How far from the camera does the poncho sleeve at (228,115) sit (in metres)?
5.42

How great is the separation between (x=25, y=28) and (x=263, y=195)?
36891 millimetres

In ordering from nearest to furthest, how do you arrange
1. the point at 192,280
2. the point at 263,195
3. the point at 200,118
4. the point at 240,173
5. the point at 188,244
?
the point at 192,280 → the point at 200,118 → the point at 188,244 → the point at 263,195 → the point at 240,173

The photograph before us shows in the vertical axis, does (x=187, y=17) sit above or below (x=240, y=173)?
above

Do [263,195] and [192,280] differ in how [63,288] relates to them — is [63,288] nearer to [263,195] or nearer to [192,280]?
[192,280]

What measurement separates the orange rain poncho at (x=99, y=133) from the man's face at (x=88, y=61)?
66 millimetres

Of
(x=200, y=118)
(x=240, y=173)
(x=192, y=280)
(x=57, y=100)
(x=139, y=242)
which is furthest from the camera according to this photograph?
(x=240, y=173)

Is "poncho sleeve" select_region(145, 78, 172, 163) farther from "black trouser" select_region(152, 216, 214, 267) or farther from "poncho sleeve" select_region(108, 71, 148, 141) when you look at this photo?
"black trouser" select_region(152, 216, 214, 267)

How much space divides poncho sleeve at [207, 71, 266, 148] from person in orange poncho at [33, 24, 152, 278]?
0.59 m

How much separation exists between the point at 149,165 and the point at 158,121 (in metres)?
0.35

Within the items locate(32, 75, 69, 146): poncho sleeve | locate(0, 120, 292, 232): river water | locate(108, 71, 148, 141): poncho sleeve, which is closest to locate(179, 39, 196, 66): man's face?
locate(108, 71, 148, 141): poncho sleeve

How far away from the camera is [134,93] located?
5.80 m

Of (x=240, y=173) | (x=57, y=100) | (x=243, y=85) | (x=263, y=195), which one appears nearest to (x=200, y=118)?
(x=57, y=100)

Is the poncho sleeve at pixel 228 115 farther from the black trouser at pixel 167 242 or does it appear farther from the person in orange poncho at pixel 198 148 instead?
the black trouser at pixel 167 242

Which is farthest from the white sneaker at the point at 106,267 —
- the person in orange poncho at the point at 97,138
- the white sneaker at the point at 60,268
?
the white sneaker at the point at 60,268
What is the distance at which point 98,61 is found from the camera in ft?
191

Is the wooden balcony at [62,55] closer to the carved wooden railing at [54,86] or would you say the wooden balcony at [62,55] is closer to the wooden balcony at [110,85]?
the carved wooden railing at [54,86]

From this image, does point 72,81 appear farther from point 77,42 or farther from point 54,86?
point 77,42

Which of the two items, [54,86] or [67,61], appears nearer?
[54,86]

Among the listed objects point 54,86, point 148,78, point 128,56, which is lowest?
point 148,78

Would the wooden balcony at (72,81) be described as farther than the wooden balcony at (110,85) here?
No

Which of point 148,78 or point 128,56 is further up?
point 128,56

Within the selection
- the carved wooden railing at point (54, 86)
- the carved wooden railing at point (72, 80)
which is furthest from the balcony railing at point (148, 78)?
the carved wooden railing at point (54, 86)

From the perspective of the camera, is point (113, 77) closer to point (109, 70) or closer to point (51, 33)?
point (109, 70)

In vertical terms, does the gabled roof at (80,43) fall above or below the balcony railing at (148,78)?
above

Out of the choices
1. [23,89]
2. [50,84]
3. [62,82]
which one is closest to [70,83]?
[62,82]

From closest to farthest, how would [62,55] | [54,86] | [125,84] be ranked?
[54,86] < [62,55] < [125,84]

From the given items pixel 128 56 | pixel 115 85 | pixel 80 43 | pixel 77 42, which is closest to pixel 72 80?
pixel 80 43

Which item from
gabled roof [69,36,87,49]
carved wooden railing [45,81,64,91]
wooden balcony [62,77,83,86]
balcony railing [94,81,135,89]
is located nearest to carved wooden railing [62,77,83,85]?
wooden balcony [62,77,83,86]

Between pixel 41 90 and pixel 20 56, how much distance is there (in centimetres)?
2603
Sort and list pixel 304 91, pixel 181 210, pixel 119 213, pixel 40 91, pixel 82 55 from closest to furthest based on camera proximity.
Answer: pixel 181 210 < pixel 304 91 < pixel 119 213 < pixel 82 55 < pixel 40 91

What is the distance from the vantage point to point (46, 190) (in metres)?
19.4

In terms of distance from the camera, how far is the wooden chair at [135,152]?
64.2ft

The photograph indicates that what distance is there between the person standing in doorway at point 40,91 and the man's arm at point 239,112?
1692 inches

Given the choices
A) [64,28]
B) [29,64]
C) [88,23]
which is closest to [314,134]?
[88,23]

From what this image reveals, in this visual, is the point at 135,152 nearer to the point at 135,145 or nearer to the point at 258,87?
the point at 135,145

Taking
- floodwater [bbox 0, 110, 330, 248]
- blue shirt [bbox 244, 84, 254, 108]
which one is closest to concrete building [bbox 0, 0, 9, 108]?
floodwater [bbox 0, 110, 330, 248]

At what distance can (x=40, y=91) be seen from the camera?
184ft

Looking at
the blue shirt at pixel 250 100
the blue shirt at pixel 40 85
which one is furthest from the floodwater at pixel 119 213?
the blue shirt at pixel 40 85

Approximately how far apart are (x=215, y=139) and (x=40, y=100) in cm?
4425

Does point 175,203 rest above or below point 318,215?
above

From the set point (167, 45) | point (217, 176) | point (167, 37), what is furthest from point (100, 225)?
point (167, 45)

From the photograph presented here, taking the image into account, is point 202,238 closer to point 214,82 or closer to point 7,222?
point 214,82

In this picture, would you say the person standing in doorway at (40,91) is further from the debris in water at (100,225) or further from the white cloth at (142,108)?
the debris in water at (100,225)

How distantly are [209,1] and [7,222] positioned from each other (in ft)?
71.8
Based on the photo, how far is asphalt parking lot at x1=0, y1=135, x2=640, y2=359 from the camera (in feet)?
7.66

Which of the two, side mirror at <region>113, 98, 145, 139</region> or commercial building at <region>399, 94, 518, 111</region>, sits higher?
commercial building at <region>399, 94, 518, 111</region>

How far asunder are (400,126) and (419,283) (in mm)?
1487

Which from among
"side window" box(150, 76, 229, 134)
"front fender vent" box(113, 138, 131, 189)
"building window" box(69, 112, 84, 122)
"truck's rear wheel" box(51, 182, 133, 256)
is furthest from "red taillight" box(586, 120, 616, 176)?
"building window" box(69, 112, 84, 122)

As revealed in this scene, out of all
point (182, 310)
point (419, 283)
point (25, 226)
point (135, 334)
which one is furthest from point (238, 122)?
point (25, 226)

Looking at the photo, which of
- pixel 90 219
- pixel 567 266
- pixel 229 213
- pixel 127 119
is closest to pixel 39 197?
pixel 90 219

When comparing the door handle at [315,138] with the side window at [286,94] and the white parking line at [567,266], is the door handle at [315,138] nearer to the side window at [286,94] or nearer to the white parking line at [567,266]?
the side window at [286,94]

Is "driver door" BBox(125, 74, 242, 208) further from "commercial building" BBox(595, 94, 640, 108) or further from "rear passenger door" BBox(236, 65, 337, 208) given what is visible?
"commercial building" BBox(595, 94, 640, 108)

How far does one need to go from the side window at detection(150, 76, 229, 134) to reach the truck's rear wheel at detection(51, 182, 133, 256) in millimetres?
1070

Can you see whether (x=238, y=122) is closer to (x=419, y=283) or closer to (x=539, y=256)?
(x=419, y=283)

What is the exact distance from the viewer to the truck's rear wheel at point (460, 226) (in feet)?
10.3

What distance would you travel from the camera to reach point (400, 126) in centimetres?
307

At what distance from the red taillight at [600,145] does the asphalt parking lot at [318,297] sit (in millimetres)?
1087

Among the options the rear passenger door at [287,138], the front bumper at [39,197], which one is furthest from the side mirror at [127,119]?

============

CHALLENGE » Revise the entries above by changing every "asphalt parking lot" to "paved lot" and leaving all other text as it is.

EXERCISE SOLUTION »
How far from the camera does the poncho sleeve at (228,115) sit (in metres)?
5.42

How great is the separation between (x=25, y=28) and (x=263, y=195)?
36891 millimetres

In ordering from nearest to furthest, how do you arrange
1. the point at 192,280
2. the point at 263,195
3. the point at 200,118
4. the point at 240,173
5. the point at 188,244
?
the point at 192,280 → the point at 200,118 → the point at 188,244 → the point at 263,195 → the point at 240,173

The photograph before us shows in the vertical axis, does (x=187, y=17) sit above or below (x=240, y=173)?
above

Do [263,195] and [192,280] differ in how [63,288] relates to them — is [63,288] nearer to [263,195] or nearer to [192,280]?
[192,280]

What measurement separates the orange rain poncho at (x=99, y=133) from the man's face at (x=88, y=61)?
66 millimetres

Of
(x=200, y=118)
(x=240, y=173)
(x=192, y=280)
(x=57, y=100)
(x=139, y=242)
which is furthest from the camera according to this photograph?
(x=240, y=173)

Is "poncho sleeve" select_region(145, 78, 172, 163) farther from "black trouser" select_region(152, 216, 214, 267) or farther from "poncho sleeve" select_region(108, 71, 148, 141) when you look at this photo?
"black trouser" select_region(152, 216, 214, 267)

How much space divides poncho sleeve at [207, 71, 266, 148] from person in orange poncho at [33, 24, 152, 278]?
0.59 m

How much separation exists between the point at 149,165 and the point at 158,121 (in metres)?
0.35

Within the items locate(32, 75, 69, 146): poncho sleeve | locate(0, 120, 292, 232): river water | locate(108, 71, 148, 141): poncho sleeve, which is closest to locate(179, 39, 196, 66): man's face?
locate(108, 71, 148, 141): poncho sleeve

How far away from the camera is [134,93] located?
5.80 m

Of (x=240, y=173) | (x=57, y=100) | (x=243, y=85) | (x=263, y=195), which one appears nearest to (x=200, y=118)?
(x=57, y=100)

Is the poncho sleeve at pixel 228 115 farther from the black trouser at pixel 167 242 or does it appear farther from the person in orange poncho at pixel 198 148 instead?
the black trouser at pixel 167 242

Which is farthest from the white sneaker at the point at 106,267 —
- the person in orange poncho at the point at 97,138
- the white sneaker at the point at 60,268
?
the white sneaker at the point at 60,268
What is the distance at which point 98,61 is found from the camera in ft?
191

Is the wooden balcony at [62,55] closer to the carved wooden railing at [54,86] or would you say the wooden balcony at [62,55] is closer to the wooden balcony at [110,85]?
the carved wooden railing at [54,86]

From this image, does point 72,81 appear farther from point 77,42 or farther from point 54,86?
point 77,42

Which of the two items, [54,86] or [67,61], appears nearer?
[54,86]

Among the listed objects point 54,86, point 148,78, point 128,56, which is lowest?
point 148,78

Would the wooden balcony at (72,81) be described as farther than the wooden balcony at (110,85) here?
No

Which of point 148,78 or point 128,56 is further up?
point 128,56

Within the selection
- the carved wooden railing at point (54, 86)
- the carved wooden railing at point (72, 80)
which is furthest from the balcony railing at point (148, 78)?
the carved wooden railing at point (54, 86)

From the perspective of the camera, is point (113, 77) closer to point (109, 70) or closer to point (51, 33)?
point (109, 70)

In vertical terms, does the gabled roof at (80,43) fall above or below the balcony railing at (148,78)?
above

Out of the choices
1. [23,89]
2. [50,84]
3. [62,82]
which one is closest to [70,83]?
[62,82]

From closest to farthest, how would [62,55] | [54,86] | [125,84] be ranked?
[54,86] < [62,55] < [125,84]

From the given items pixel 128 56 | pixel 115 85 | pixel 80 43 | pixel 77 42, which is closest to pixel 72 80?
pixel 80 43

Which item from
gabled roof [69,36,87,49]
carved wooden railing [45,81,64,91]
wooden balcony [62,77,83,86]
balcony railing [94,81,135,89]
is located nearest to carved wooden railing [62,77,83,85]?
wooden balcony [62,77,83,86]

Between pixel 41 90 and pixel 20 56, how much distance is there (in centimetres)?
2603
Sort and list pixel 304 91, pixel 181 210, pixel 119 213, pixel 40 91, pixel 82 55 from closest to furthest based on camera proximity.
Answer: pixel 181 210 < pixel 304 91 < pixel 119 213 < pixel 82 55 < pixel 40 91

What is the distance from the vantage point to point (46, 190) (in metres)?
19.4

In terms of distance from the camera, how far is the wooden chair at [135,152]?
64.2ft

The photograph indicates that what distance is there between the person standing in doorway at point 40,91 and the man's arm at point 239,112?
1692 inches

Given the choices
A) [64,28]
B) [29,64]
C) [88,23]
which is closest to [314,134]?
[88,23]

From what this image reveals, in this visual, is the point at 135,152 nearer to the point at 135,145 or nearer to the point at 258,87?
the point at 135,145

Taking
- floodwater [bbox 0, 110, 330, 248]
- blue shirt [bbox 244, 84, 254, 108]
which one is closest to concrete building [bbox 0, 0, 9, 108]?
floodwater [bbox 0, 110, 330, 248]

At what distance can (x=40, y=91) be seen from the camera?
184ft

Looking at
the blue shirt at pixel 250 100
the blue shirt at pixel 40 85
which one is furthest from the floodwater at pixel 119 213?
the blue shirt at pixel 40 85

Approximately how far apart are (x=215, y=139) and (x=40, y=100) in cm?
4425

Does point 175,203 rest above or below point 318,215?
above

From the set point (167, 45) | point (217, 176) | point (167, 37), what is furthest from point (100, 225)?
point (167, 45)

From the photograph presented here, taking the image into account, is point 202,238 closer to point 214,82 or closer to point 7,222?
point 214,82

In this picture, would you say the person standing in doorway at (40,91) is further from the debris in water at (100,225) or further from the white cloth at (142,108)?
the debris in water at (100,225)

How distantly are [209,1] and [7,222] positioned from each other (in ft)?
71.8
Based on the photo, how far is paved lot at x1=0, y1=135, x2=640, y2=359 from the camera (in feet)?
7.66

Which of the two, side mirror at <region>113, 98, 145, 139</region> or commercial building at <region>399, 94, 518, 111</region>, sits higher?
commercial building at <region>399, 94, 518, 111</region>

How far asunder are (400,126) and (419,283) (in mm)?
1487

Which from among
"side window" box(150, 76, 229, 134)
"front fender vent" box(113, 138, 131, 189)
"building window" box(69, 112, 84, 122)
"truck's rear wheel" box(51, 182, 133, 256)
is furthest from "red taillight" box(586, 120, 616, 176)?
"building window" box(69, 112, 84, 122)

As revealed in this scene, out of all
point (182, 310)
point (419, 283)
point (25, 226)
point (135, 334)
which one is furthest from point (238, 122)?
point (25, 226)

Looking at the photo, which of
- pixel 90 219
- pixel 567 266
- pixel 229 213
- pixel 127 119
is closest to pixel 39 197?
pixel 90 219

When comparing the door handle at [315,138] with the side window at [286,94] and the white parking line at [567,266], is the door handle at [315,138] nearer to the side window at [286,94] or nearer to the white parking line at [567,266]?
the side window at [286,94]

Is "driver door" BBox(125, 74, 242, 208) further from "commercial building" BBox(595, 94, 640, 108) or further from "rear passenger door" BBox(236, 65, 337, 208) given what is visible?
"commercial building" BBox(595, 94, 640, 108)

How far does one need to go from the side window at detection(150, 76, 229, 134) to reach the truck's rear wheel at detection(51, 182, 133, 256) in millimetres?
1070

Can you see whether (x=238, y=122) is closer to (x=419, y=283) or closer to (x=539, y=256)?
(x=419, y=283)

What is the exact distance from the viewer to the truck's rear wheel at point (460, 226) (in feet)?
10.3

What distance would you travel from the camera to reach point (400, 126) in centimetres?
307

At what distance from the red taillight at [600,145] does the paved lot at [318,297] sit (in millimetres)?
1087

Among the options the rear passenger door at [287,138], the front bumper at [39,197], which one is furthest from the side mirror at [127,119]?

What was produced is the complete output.